## Task objective
Copy out the data below, swapping each "truck windshield" for "truck front window" and changing nothing else. Omit the pictures.

[begin Data entries]

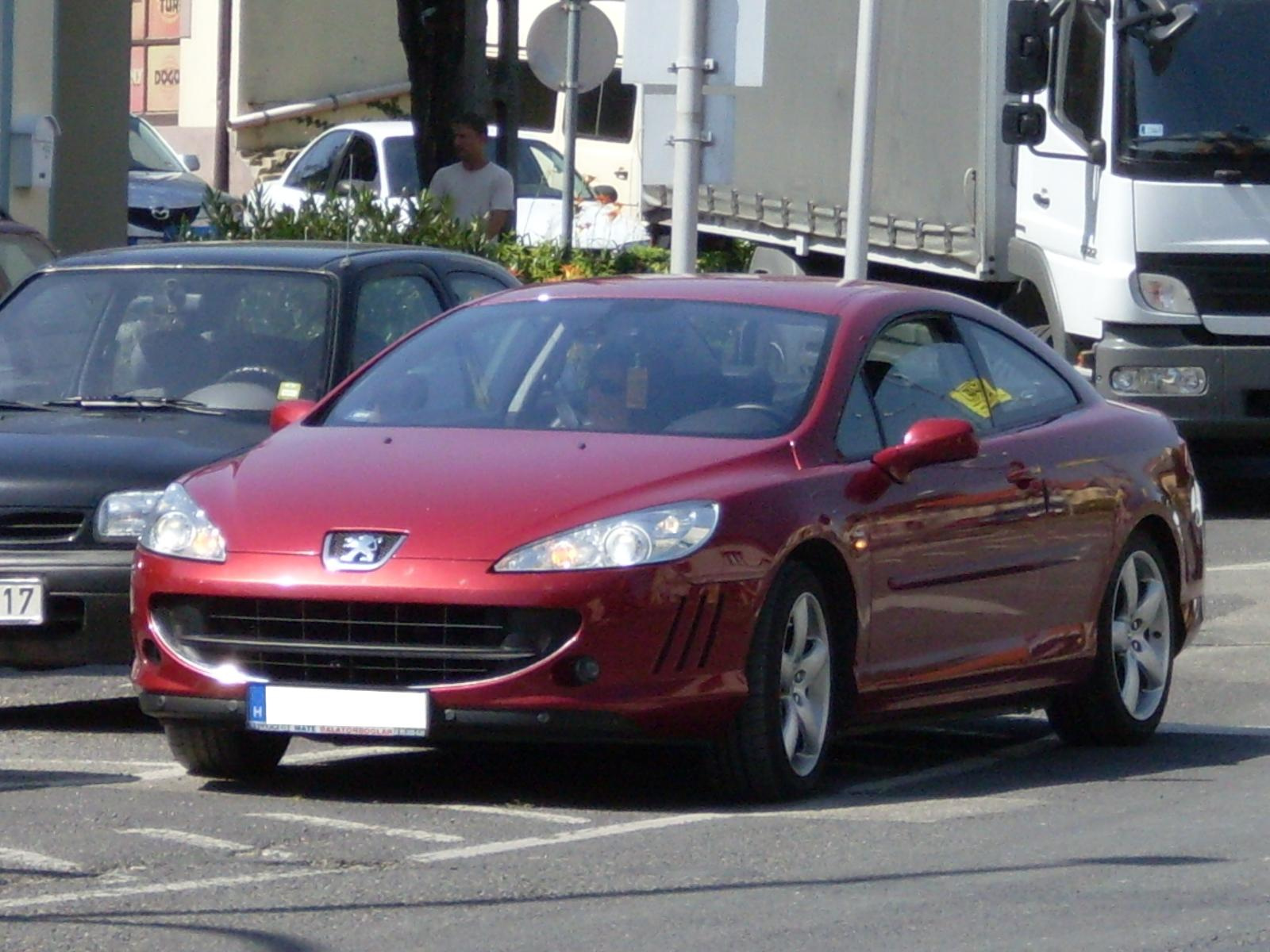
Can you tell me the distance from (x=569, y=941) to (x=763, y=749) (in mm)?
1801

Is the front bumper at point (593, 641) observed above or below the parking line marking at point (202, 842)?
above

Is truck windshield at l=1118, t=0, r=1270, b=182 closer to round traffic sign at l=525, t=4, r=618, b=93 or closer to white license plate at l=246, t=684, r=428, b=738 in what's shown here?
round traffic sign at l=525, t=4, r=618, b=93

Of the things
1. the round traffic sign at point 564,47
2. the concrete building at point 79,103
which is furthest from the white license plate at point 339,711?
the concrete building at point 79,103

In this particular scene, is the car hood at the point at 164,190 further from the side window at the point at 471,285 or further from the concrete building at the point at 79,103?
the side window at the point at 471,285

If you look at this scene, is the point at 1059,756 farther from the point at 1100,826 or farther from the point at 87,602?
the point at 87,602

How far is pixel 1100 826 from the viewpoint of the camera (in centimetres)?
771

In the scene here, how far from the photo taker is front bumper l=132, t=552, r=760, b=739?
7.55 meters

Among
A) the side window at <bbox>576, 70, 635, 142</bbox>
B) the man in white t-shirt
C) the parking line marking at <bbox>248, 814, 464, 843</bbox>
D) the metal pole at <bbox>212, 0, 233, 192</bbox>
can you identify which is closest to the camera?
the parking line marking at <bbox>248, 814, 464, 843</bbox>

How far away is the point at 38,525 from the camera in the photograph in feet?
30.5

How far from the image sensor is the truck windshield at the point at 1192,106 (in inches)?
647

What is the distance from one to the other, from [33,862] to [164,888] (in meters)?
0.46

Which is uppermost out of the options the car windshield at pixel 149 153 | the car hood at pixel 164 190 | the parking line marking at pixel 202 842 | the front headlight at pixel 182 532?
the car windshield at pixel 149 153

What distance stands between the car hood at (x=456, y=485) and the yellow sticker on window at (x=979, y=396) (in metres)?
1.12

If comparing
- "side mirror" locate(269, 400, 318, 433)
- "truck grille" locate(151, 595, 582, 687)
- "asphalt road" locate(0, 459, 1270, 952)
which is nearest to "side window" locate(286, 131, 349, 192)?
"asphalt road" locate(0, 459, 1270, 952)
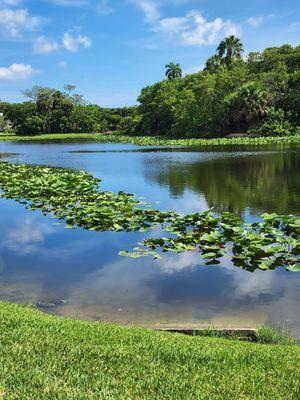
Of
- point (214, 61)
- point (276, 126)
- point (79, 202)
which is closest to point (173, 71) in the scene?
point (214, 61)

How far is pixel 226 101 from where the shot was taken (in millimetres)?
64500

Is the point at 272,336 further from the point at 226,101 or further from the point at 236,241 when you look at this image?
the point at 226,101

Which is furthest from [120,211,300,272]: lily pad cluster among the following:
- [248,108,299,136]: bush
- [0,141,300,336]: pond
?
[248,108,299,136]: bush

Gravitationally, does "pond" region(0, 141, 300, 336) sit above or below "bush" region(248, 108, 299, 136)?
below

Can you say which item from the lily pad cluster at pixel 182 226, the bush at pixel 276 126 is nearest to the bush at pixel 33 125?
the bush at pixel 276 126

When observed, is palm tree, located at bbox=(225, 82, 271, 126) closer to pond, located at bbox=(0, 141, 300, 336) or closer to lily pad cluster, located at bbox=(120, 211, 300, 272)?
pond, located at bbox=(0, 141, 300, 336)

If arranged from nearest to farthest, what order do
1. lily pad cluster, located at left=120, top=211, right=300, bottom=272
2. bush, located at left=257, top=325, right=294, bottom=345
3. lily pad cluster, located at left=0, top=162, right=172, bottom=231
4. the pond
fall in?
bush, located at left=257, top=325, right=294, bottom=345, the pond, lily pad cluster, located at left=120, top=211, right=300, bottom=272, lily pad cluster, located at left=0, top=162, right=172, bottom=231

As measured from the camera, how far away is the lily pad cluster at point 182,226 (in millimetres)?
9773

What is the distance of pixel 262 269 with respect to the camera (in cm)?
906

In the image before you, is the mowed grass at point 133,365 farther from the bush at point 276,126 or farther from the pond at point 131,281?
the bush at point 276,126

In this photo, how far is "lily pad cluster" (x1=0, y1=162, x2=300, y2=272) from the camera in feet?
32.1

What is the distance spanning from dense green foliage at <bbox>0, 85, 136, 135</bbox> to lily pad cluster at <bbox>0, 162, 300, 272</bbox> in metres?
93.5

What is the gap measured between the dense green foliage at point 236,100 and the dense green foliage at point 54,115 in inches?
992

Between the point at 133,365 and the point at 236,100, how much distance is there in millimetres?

[end Data entries]

## Exercise response
Can you tell me the distance from (x=569, y=941) to (x=763, y=749) (in mm)?
1801

Is the front bumper at point (593, 641) observed above or below the parking line marking at point (202, 842)?
above

Is truck front window at l=1118, t=0, r=1270, b=182 closer to round traffic sign at l=525, t=4, r=618, b=93 or closer to white license plate at l=246, t=684, r=428, b=738 in what's shown here?
round traffic sign at l=525, t=4, r=618, b=93

Of the things
1. the round traffic sign at point 564,47
2. the concrete building at point 79,103
which is furthest from the white license plate at point 339,711?
the concrete building at point 79,103

In this particular scene, is the car hood at the point at 164,190 further from the side window at the point at 471,285 or further from the concrete building at the point at 79,103?
the side window at the point at 471,285

If you look at this scene, is the point at 1059,756 farther from the point at 1100,826 or farther from the point at 87,602?
the point at 87,602

How far is pixel 1100 826 from the viewpoint of the camera (in centimetres)?
771

In the scene here, how far from the photo taker is front bumper l=132, t=552, r=760, b=739?
7.55 meters

Among
A) the side window at <bbox>576, 70, 635, 142</bbox>
B) the man in white t-shirt
C) the parking line marking at <bbox>248, 814, 464, 843</bbox>
D) the metal pole at <bbox>212, 0, 233, 192</bbox>
can you identify which is closest to the camera?
the parking line marking at <bbox>248, 814, 464, 843</bbox>

How far away is the point at 38,525 from the camera in the photograph in feet?
30.5

How far from the image sensor is the truck front window at the point at 1192,106 (in inches)?
647

What is the distance from one to the other, from [33,862] to [164,888] (in meters)?
0.46

Which is uppermost out of the options the car windshield at pixel 149 153 | the car hood at pixel 164 190 | the parking line marking at pixel 202 842 | the front headlight at pixel 182 532?
the car windshield at pixel 149 153

What distance stands between the car hood at (x=456, y=485) and the yellow sticker on window at (x=979, y=396) (in metres)?
1.12

If comparing
- "side mirror" locate(269, 400, 318, 433)
- "truck grille" locate(151, 595, 582, 687)
- "asphalt road" locate(0, 459, 1270, 952)
which is nearest to "side window" locate(286, 131, 349, 192)?
"asphalt road" locate(0, 459, 1270, 952)
Of
- point (214, 61)
- point (276, 126)
- point (79, 202)
which is closest to point (173, 71) in the scene?
point (214, 61)

How far is pixel 226 101 from where the shot was taken (in millimetres)?
64500

Is the point at 272,336 further from the point at 226,101 or further from the point at 236,241 when you look at this image?
the point at 226,101

Which is furthest from [120,211,300,272]: lily pad cluster among the following:
- [248,108,299,136]: bush
- [0,141,300,336]: pond
?
[248,108,299,136]: bush

Gravitationally, does "pond" region(0, 141, 300, 336) sit above or below "bush" region(248, 108, 299, 136)?
below

Can you say which item from the lily pad cluster at pixel 182 226, the bush at pixel 276 126 is nearest to the bush at pixel 33 125?
the bush at pixel 276 126

When observed, is palm tree, located at bbox=(225, 82, 271, 126) closer to pond, located at bbox=(0, 141, 300, 336) or closer to lily pad cluster, located at bbox=(120, 211, 300, 272)?
pond, located at bbox=(0, 141, 300, 336)

If arranged from nearest to farthest, what order do
1. lily pad cluster, located at left=120, top=211, right=300, bottom=272
2. bush, located at left=257, top=325, right=294, bottom=345
3. lily pad cluster, located at left=0, top=162, right=172, bottom=231
4. the pond
fall in?
bush, located at left=257, top=325, right=294, bottom=345, the pond, lily pad cluster, located at left=120, top=211, right=300, bottom=272, lily pad cluster, located at left=0, top=162, right=172, bottom=231

As measured from the camera, how far away is the lily pad cluster at point 182,226 (in millimetres)?
9773

What is the distance of pixel 262 269 with respect to the camera (in cm)?
906

In the image before you, is the mowed grass at point 133,365 farther from the bush at point 276,126 or farther from the pond at point 131,281?
the bush at point 276,126

In this photo, how far is "lily pad cluster" (x1=0, y1=162, x2=300, y2=272) from the camera in feet?
32.1

What is the distance spanning from dense green foliage at <bbox>0, 85, 136, 135</bbox> to lily pad cluster at <bbox>0, 162, 300, 272</bbox> in metres?
93.5

What is the gap measured between the dense green foliage at point 236,100 and the dense green foliage at point 54,115 in inches?
992

Between the point at 133,365 and the point at 236,100, how much distance is there in millimetres?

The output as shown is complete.